On January 20th, Amanda Gorman became the youngest inaugural poet in U.S. history when she delivered her original poem: “The Hill We Climb.” Gorman, raised by a single mother in Los Angeles, is a recent graduate of Harvard University who overcame a severe speech impediment as a child to become the first U.S. National Youth Poet Laureate. Rather than simply focusing on the serious challenges facing America (the “never-ending shade,” in her words), Gorman shed light on the power we now have to seize the “dawn” before us and to rejuvenate our democracy. 

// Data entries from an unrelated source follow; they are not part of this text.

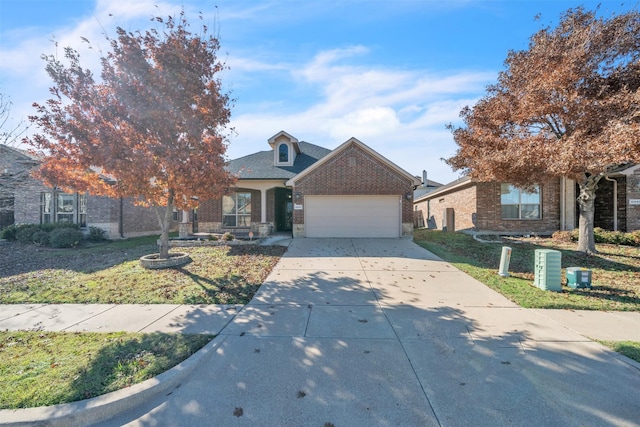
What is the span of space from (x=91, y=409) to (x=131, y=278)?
5445 millimetres

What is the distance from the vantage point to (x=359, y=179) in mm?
14484

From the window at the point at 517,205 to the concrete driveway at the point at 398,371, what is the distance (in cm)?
1129

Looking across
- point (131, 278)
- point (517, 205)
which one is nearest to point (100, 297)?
point (131, 278)

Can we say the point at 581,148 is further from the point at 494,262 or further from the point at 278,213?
the point at 278,213

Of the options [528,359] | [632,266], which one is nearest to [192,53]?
[528,359]

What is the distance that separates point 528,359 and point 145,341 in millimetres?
5101

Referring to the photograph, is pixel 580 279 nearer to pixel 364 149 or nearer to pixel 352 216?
pixel 352 216

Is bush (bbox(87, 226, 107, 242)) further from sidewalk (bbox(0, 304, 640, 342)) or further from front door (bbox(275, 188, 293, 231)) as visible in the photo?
sidewalk (bbox(0, 304, 640, 342))

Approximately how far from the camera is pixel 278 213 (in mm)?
18531

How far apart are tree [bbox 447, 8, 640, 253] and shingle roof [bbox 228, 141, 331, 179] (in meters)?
9.71

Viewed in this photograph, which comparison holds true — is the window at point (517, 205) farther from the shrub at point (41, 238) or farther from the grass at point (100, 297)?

1. What made her poem different? 

“The Hill We Climb” did not take on the traditional form of written poetry; instead, Gorman utilized the spoken-word style, gesturing expressively with every verse she shared. And by emphasizing the rhythms, rhymes, and intonations of each phrase, Gorman transformed her poem into a form of music. Importantly, the language Gorman used was not overly elaborate or complex—instead, she spoke simply, but with power and purpose, ensuring that her words remained accessible to every member of her audience.  

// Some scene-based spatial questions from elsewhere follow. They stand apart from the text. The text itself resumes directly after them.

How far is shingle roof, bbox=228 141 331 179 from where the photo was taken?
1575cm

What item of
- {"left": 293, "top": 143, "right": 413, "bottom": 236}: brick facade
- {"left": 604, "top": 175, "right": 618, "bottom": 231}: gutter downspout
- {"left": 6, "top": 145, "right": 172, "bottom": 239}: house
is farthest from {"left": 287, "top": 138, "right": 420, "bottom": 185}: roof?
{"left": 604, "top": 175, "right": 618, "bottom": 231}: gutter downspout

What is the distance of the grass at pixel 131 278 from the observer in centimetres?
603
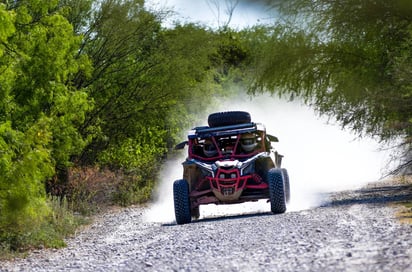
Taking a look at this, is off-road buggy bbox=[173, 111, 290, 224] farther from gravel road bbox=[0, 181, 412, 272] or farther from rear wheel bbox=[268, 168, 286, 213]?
gravel road bbox=[0, 181, 412, 272]

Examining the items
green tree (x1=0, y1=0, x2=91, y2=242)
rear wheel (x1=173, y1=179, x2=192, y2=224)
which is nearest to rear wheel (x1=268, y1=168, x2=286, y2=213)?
rear wheel (x1=173, y1=179, x2=192, y2=224)

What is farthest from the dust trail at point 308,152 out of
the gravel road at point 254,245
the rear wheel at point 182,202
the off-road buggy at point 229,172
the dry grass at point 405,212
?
the gravel road at point 254,245

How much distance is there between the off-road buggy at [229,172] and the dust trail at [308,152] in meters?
10.5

Furthermore, although Gorman’s poem did not hide from America’s challenges, she couched her constructive criticism in a message of hope and the potential for positive change. Democracy, Gorman argued, is a process—one that has the flexibility to self-correct and adapt. As she says, while it can be “periodically delayed / it can never be permanently defeated.” Our nation is not “broken / but simply unfinished.” Indeed, America’s great experiment continues.

2. What is the history of poet laureates at inaugurations?

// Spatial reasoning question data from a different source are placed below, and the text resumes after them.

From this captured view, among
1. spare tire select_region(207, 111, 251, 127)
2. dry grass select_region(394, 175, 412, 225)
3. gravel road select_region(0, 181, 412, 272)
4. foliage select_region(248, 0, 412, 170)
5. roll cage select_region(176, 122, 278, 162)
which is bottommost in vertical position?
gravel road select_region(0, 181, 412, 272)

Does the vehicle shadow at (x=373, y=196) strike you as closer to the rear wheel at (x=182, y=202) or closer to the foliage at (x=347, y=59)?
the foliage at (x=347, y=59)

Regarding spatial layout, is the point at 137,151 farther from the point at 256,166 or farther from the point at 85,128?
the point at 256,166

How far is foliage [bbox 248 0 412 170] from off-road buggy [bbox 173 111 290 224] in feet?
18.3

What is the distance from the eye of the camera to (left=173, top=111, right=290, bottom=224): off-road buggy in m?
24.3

Poetry has only recently become a traditional part of the presidential inauguration ceremony. Only four presidents—John F. Kennedy in 1961, Bill Clinton in 1993 and 1997, Barack Obama in 2009 and 2013, and Joe Biden in 2021—have invited poets to compose work for their respective ceremonies. Amanda Gorman takes her place in history alongside the likes of Robert Frost, Maya Angelou, Miller Williams, Elizabeth Alexander, and Richard Blanco, speaking words that will echo through the minds of Americans for years to come.